Let me cite the whole passage in context.....KJV (to stay in grace) ;)

Rom 8:1  There is therefore now no condemnation to them which are in Christ Jesus, who walk not after the flesh, but after the Spirit.
Rom 8:2  For the law of the Spirit of life in Christ Jesus hath made me free from the law of sin and death.
Rom 8:3  For what the law could not do, in that it was weak through the flesh, God sending his own Son in the likeness of sinful flesh, and for sin, condemned sin in the flesh:


Jesus was certainly in our likeness. He looked like us. But He was before Adam. And Adam was made in His/Their image.
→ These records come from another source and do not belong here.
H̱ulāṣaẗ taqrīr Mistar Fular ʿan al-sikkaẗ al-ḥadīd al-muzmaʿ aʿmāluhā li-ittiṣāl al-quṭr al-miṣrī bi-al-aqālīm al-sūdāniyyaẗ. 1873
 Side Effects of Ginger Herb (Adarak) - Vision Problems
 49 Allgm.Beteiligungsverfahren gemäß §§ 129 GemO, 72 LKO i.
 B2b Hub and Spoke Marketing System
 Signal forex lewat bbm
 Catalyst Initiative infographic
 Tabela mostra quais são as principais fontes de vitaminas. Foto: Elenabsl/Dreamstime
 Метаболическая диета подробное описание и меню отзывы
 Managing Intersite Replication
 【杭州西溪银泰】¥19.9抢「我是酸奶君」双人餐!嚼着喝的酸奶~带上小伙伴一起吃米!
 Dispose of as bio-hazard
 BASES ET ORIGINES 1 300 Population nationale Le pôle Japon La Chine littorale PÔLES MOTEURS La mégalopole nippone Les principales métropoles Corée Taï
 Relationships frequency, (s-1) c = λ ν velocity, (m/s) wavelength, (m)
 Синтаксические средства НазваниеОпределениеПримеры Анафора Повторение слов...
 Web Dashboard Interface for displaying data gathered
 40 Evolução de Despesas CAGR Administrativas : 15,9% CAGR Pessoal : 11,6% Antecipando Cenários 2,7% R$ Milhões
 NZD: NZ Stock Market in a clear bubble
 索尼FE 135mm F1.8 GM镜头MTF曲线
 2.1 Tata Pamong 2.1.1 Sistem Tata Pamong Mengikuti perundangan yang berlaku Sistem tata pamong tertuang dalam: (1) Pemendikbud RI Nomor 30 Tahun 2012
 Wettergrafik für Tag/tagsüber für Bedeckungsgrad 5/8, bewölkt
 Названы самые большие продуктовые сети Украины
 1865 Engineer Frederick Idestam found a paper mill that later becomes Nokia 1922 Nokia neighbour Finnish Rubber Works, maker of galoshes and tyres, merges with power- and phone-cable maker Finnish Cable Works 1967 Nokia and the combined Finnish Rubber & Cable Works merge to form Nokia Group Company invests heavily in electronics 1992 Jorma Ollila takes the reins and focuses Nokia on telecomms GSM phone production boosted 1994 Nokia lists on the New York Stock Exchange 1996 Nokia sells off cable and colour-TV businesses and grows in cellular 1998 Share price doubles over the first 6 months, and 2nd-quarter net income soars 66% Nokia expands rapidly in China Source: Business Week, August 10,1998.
Rom 8:4  That the righteousness of the law might be fulfilled in us, who walk not after the flesh, but after the Spirit.
Rom 8:5  For they that are after the flesh do mind the things of the flesh; but they that are after the Spirit the things of the Spirit.
Rom 8:6  For to be carnally minded is death; but to be spiritually minded is life and peace.


The carnal mind is the same as the mind of the animal. It is a mind of the flesh that doesn't contemplate spiritual things.

Rom 8:7  Because the carnal mind is enmity against God: for it is not subject to the law of God, neither indeed can be.
Rom 8:8  So then they that are in the flesh cannot please God.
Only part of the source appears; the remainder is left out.